I speak conversational Spanish and Russian
I studied music performance in college with voice as my primary instrument
I have a home recording studio where I compose and arrange music
There’s a passage from John Stuart Mill’s “On Liberty” that fundamentally changed how I approach communications: “He who knows only his own side of the case knows little of that. His reasons may be good, and no one may have been able to refute them. But if he is equally unable to refute the reasons on the opposite side, if he does not so much as know what they are, he has no ground for preferring either opinion.”
This idea has become central to my content strategy work – you can’t create truly effective messaging until you understand your audience’s perspective deeply enough to address their genuine concerns. It’s about intellectual humility and recognizing that the strongest communications come from genuinely understanding different perspectives, not just reinforcing your own position.

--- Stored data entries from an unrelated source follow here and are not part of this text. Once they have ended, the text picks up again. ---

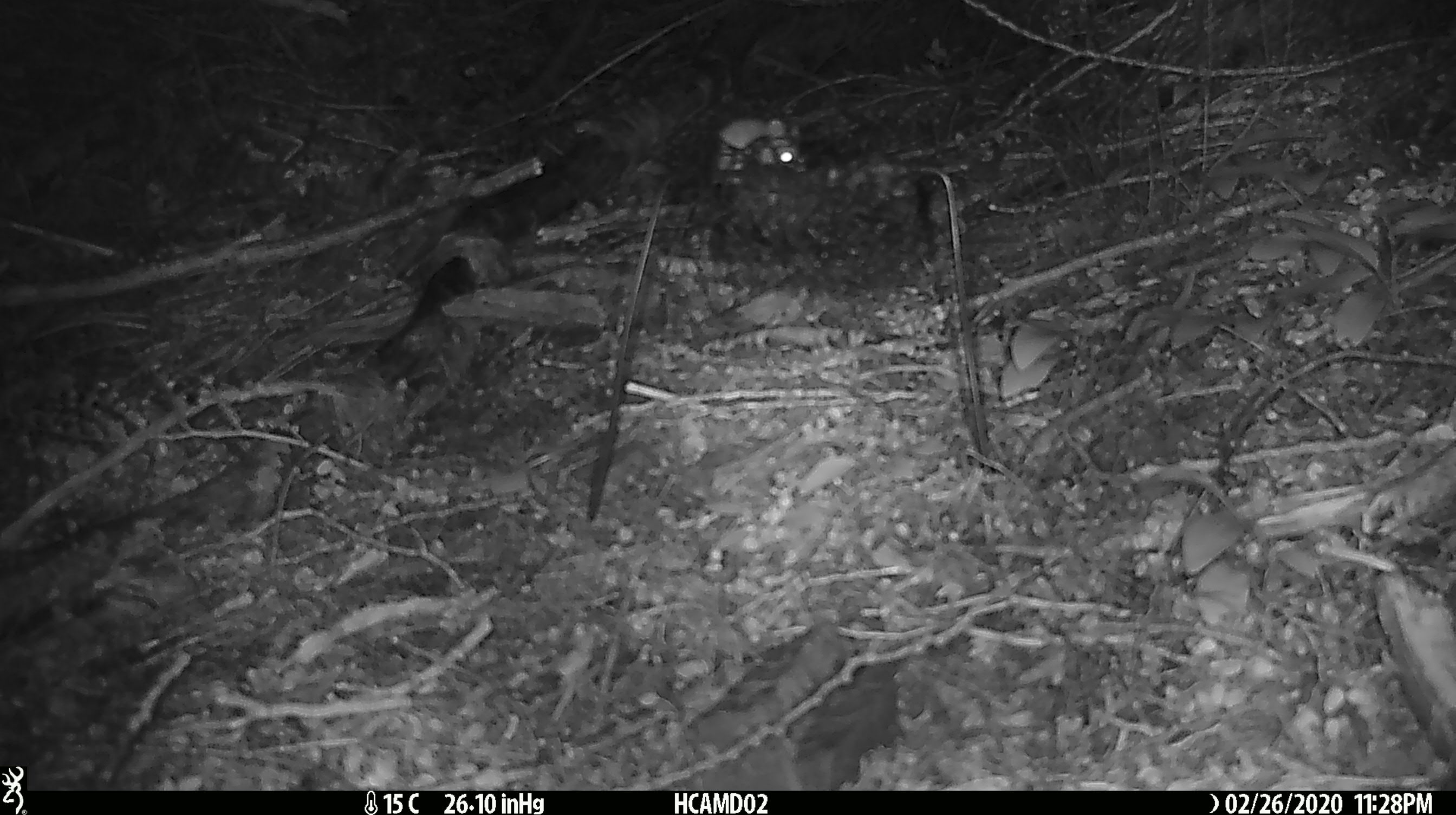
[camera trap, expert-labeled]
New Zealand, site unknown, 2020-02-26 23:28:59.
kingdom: Animalia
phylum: Chordata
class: Mammalia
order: Rodentia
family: Muridae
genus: Mus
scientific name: Mus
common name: mouse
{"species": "mouse (Mus)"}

Whether I’m developing stakeholder alignment strategies, creating content that needs to resonate across different markets, or simply communicating with colleagues who bring different expertise to the table, this approach of seeking to understand before seeking to be understood has proven invaluable. It transforms conversations from debates into collaborative problem-solving.

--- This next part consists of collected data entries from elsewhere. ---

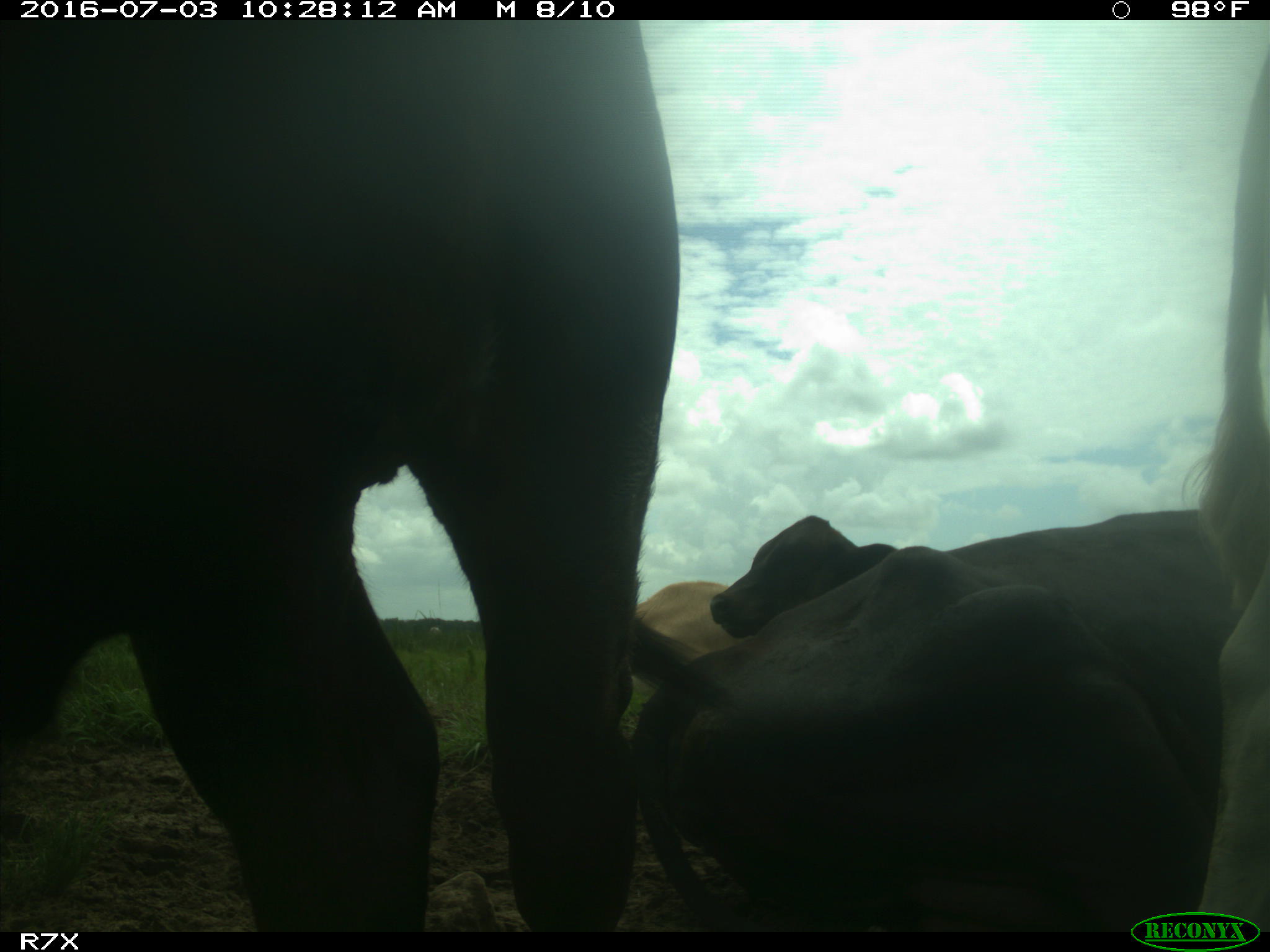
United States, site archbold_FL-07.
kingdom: Animalia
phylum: Chordata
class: Mammalia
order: Artiodactyla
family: Bovidae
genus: Bos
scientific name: Bos taurus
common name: domestic cow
Bos taurus (domestic cow).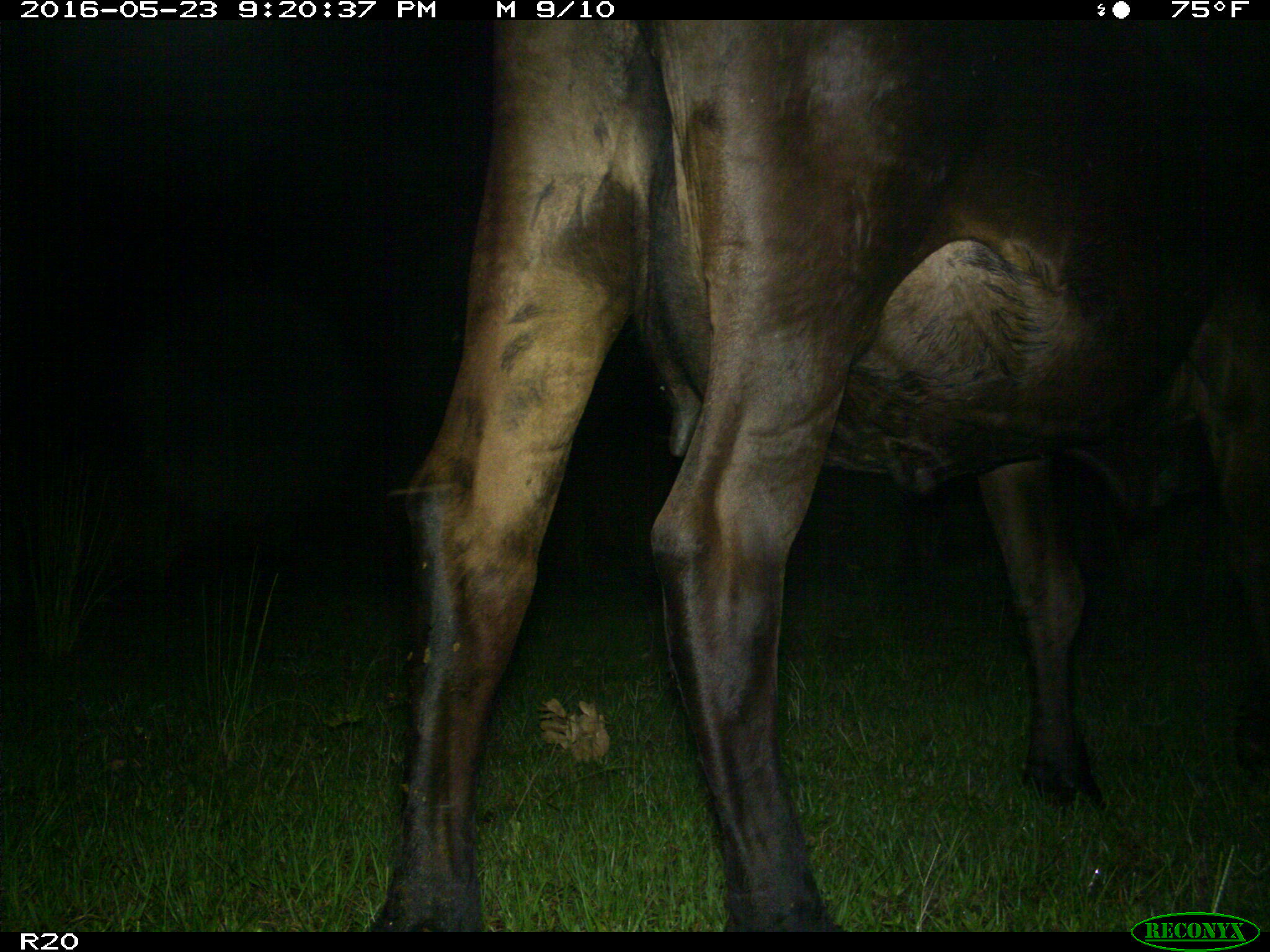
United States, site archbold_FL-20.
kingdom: Animalia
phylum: Chordata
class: Mammalia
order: Artiodactyla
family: Bovidae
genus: Bos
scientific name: Bos taurus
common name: domestic cow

Advanced musical composition and theory – taking my foundational training to a truly masterful level. I studied ear training and music theory in college as part of my music minor, doing dictation work and learning to play by ear, but I’d love to have complete fluency with those building blocks. As someone who’s fascinated by the compositional elements of both music and language, music feels like the supreme system – the way harmony, rhythm, and melody interact is incredibly sophisticated. Having that level of mastery would unlock so many creative possibilities, from being able to hear complex chord progressions and immediately translate them to piano, to understanding advanced harmonic relationships that could take my songwriting to an entirely different level. Music theory is like linguistics for sound, and I’d love to be as fluent in that language as I am with words.